## TASK:
Reproduce the stretch of records from the line containing "As pictured, within" through the end of the records, both ends included, and leave out the pictures. Keep each record's wording as is, but multiply every coordinate in the answers by 1.7 and round it to a whole number, with halves rounded up.
════════
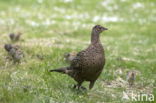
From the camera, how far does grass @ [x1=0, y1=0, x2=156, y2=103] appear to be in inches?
394

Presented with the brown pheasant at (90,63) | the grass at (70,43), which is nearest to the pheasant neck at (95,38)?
the brown pheasant at (90,63)

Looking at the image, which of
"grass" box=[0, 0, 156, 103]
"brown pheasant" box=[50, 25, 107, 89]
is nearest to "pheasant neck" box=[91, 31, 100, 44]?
"brown pheasant" box=[50, 25, 107, 89]

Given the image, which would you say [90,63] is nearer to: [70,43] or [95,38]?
[95,38]

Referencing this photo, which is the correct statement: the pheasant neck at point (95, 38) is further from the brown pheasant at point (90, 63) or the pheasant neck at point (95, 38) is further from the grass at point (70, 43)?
the grass at point (70, 43)

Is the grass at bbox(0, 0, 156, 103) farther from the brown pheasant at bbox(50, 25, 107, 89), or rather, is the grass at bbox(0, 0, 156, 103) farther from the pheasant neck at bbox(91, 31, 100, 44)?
the pheasant neck at bbox(91, 31, 100, 44)

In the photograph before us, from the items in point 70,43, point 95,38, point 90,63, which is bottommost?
point 70,43

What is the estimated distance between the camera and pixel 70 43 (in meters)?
20.7

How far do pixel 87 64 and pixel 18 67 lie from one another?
3347 mm

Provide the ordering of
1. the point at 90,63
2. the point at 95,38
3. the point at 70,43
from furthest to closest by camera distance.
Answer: the point at 70,43 → the point at 95,38 → the point at 90,63

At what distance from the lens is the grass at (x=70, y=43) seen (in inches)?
394

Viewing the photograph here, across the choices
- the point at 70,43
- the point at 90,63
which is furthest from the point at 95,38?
the point at 70,43

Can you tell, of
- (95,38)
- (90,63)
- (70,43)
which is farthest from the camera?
(70,43)

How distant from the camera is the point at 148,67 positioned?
15.6 metres

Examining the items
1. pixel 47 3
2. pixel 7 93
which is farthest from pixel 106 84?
pixel 47 3
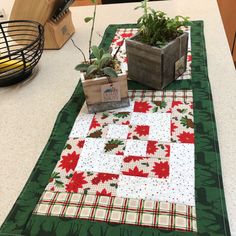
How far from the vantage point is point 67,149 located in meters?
0.75

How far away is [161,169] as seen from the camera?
0.66m

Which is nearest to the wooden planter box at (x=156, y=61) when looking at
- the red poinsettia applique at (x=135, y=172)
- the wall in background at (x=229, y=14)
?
the red poinsettia applique at (x=135, y=172)

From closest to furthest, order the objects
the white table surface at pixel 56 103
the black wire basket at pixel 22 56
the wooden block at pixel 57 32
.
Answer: the white table surface at pixel 56 103 < the black wire basket at pixel 22 56 < the wooden block at pixel 57 32

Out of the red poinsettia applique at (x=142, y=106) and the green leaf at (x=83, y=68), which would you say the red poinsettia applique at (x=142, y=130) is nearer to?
the red poinsettia applique at (x=142, y=106)

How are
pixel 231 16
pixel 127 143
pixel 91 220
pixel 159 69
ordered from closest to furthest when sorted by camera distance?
1. pixel 91 220
2. pixel 127 143
3. pixel 159 69
4. pixel 231 16

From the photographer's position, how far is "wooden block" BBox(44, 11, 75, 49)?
1.15m

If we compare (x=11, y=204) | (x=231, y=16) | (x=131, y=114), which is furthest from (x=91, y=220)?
(x=231, y=16)

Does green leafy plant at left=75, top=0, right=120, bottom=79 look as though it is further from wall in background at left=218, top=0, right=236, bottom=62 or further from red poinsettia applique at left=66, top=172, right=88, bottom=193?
wall in background at left=218, top=0, right=236, bottom=62

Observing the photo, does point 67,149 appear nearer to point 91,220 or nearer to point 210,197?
point 91,220

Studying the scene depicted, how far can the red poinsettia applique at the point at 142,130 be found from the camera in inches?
30.1

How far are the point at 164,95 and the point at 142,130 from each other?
0.17 metres

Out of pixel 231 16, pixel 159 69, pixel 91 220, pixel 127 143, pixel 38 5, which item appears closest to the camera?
pixel 91 220

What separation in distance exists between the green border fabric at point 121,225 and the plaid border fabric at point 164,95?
28 mm

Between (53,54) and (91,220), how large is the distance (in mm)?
815
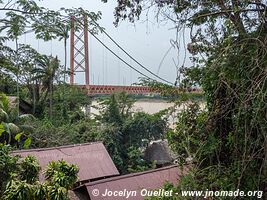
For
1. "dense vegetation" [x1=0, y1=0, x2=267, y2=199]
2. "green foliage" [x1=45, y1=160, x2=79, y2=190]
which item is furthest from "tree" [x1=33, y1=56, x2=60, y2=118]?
"dense vegetation" [x1=0, y1=0, x2=267, y2=199]

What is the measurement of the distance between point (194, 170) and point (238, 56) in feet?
2.70

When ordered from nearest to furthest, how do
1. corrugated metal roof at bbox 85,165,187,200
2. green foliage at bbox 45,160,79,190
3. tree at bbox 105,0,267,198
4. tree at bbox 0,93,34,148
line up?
tree at bbox 105,0,267,198 → corrugated metal roof at bbox 85,165,187,200 → green foliage at bbox 45,160,79,190 → tree at bbox 0,93,34,148

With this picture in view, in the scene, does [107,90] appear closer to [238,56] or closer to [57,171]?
[57,171]

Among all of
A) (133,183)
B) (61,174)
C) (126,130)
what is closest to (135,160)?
(126,130)

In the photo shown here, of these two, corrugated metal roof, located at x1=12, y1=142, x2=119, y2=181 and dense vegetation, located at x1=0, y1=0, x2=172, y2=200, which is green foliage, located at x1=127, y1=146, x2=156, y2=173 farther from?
corrugated metal roof, located at x1=12, y1=142, x2=119, y2=181

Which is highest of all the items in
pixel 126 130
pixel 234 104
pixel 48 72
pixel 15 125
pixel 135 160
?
pixel 48 72

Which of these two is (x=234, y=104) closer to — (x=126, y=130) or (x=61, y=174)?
(x=61, y=174)

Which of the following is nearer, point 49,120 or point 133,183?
point 133,183

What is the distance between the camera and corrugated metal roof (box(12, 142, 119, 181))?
5.12 m

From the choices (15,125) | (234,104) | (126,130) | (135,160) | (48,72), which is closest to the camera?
(234,104)

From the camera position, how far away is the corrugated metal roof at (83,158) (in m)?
5.12

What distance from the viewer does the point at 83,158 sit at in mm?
5422

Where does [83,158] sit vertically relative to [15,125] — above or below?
below

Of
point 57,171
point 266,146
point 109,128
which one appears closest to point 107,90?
point 109,128
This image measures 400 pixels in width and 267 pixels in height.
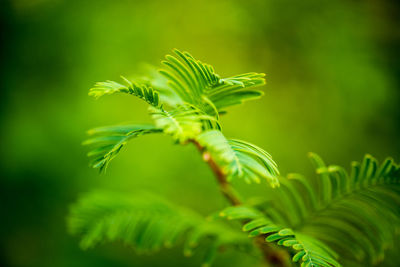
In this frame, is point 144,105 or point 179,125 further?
point 144,105

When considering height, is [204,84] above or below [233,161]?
above

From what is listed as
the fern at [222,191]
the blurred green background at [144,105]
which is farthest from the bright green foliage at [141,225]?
the blurred green background at [144,105]

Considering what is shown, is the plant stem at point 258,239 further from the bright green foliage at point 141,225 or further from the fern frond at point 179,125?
the fern frond at point 179,125

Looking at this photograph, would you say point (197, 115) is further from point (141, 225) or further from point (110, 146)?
point (141, 225)

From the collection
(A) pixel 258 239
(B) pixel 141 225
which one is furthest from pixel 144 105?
(A) pixel 258 239

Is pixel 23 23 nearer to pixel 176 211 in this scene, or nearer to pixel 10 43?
pixel 10 43

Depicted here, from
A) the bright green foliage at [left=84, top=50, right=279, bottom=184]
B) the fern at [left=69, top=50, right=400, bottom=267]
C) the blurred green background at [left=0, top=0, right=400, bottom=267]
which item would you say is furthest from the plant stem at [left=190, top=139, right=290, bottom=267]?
the blurred green background at [left=0, top=0, right=400, bottom=267]

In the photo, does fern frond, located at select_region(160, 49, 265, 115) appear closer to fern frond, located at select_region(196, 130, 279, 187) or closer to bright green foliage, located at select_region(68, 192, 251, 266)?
fern frond, located at select_region(196, 130, 279, 187)
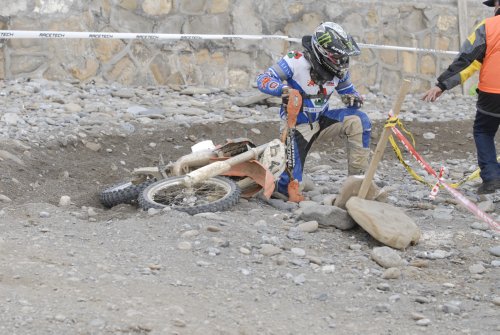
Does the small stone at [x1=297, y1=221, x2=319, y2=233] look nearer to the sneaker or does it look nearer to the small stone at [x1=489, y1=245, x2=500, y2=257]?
the small stone at [x1=489, y1=245, x2=500, y2=257]

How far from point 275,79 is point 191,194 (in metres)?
1.32

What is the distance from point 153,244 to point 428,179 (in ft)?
14.1

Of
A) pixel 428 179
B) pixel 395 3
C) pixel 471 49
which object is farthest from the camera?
pixel 395 3

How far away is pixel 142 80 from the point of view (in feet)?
36.7

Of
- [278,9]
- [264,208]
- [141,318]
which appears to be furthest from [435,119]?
[141,318]

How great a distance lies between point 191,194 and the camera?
650 cm

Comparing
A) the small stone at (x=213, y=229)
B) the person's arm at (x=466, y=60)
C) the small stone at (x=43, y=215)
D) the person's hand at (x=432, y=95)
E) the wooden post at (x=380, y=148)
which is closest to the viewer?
the small stone at (x=213, y=229)

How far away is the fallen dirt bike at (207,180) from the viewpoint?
6.30m

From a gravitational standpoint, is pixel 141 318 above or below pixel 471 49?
below

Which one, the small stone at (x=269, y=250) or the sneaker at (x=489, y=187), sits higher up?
the small stone at (x=269, y=250)

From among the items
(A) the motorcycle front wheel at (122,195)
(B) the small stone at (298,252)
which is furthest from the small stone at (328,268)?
(A) the motorcycle front wheel at (122,195)

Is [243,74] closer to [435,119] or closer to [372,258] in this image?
[435,119]

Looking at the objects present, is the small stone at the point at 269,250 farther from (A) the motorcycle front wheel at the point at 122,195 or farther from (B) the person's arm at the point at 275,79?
(B) the person's arm at the point at 275,79

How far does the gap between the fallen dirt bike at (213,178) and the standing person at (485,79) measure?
144 centimetres
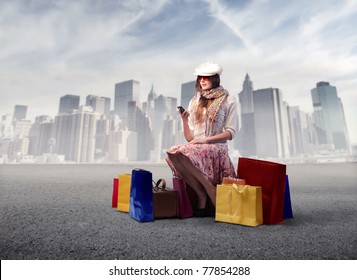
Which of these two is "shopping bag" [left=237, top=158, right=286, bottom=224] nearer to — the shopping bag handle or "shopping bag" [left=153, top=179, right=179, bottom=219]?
the shopping bag handle

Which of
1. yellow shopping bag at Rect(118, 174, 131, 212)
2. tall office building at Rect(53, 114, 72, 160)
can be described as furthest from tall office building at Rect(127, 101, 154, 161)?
yellow shopping bag at Rect(118, 174, 131, 212)

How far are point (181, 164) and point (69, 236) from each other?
2.90 ft

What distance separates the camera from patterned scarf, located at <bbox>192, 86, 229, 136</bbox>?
1956 mm

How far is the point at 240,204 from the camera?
167 centimetres

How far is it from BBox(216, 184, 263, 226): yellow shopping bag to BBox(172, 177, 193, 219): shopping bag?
10.5 inches

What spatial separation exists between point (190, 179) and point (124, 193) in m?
0.65

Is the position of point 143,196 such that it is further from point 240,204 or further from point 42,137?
point 42,137

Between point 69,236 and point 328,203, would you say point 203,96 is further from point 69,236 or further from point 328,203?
point 328,203

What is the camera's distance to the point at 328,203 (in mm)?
2646

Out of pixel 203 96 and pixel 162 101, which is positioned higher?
pixel 162 101

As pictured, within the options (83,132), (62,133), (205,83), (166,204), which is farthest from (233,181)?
(62,133)

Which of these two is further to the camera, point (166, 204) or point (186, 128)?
point (186, 128)

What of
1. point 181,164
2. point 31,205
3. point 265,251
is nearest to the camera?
point 265,251
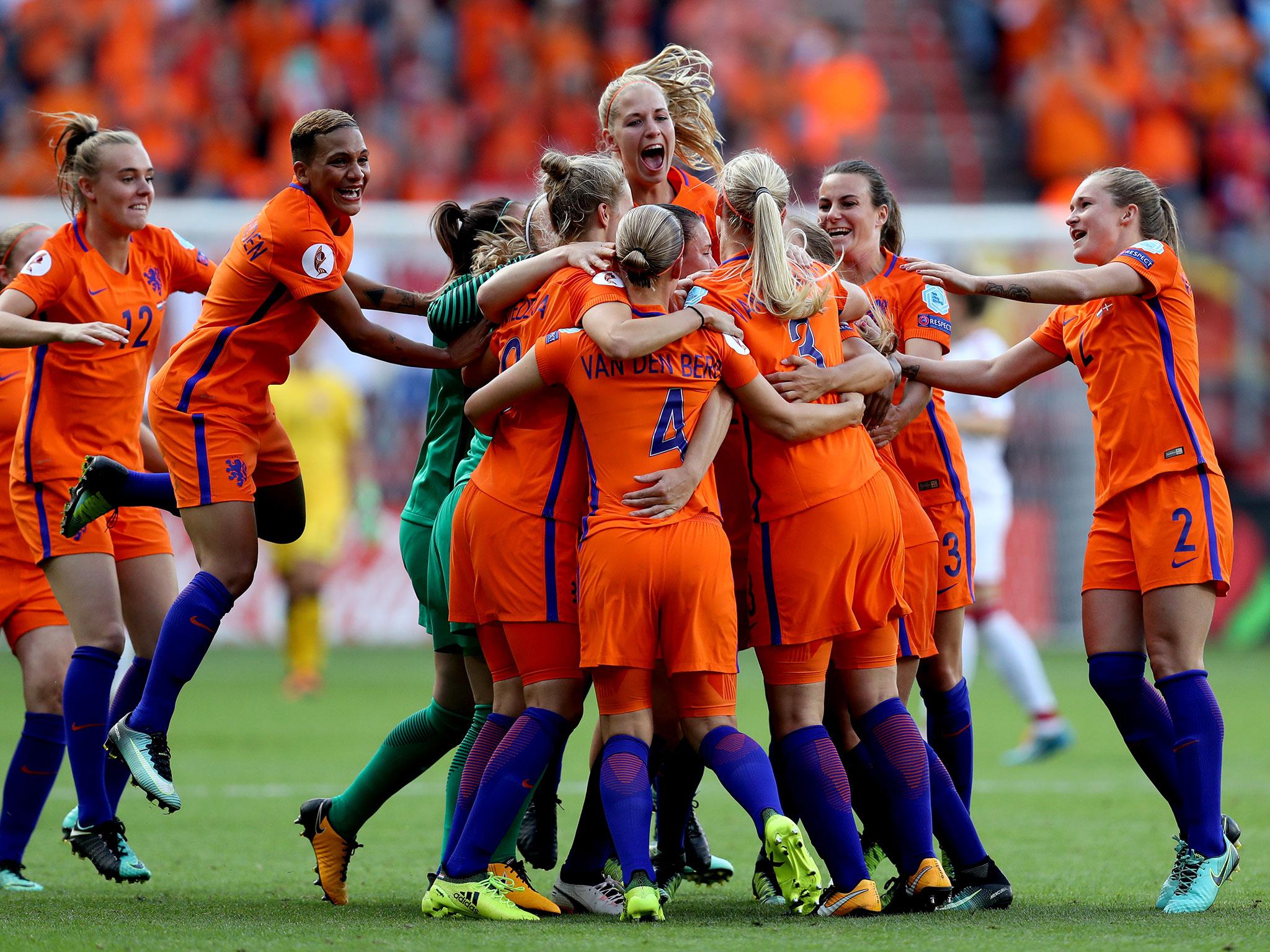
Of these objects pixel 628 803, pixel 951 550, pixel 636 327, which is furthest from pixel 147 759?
════════
## WRITTEN ANSWER:
As pictured, within the options (83,132), (62,133), (205,83), (166,204), which is farthest from (233,181)?
(105,226)

Which of these two is further to the camera, point (166, 204) or point (186, 128)?
point (316, 218)

What of
1. point 181,164
2. point 31,205
3. point 265,251
is nearest to the camera?
point 451,427
Of these objects pixel 628 803, pixel 951 550, pixel 636 327, which is furthest from pixel 147 759?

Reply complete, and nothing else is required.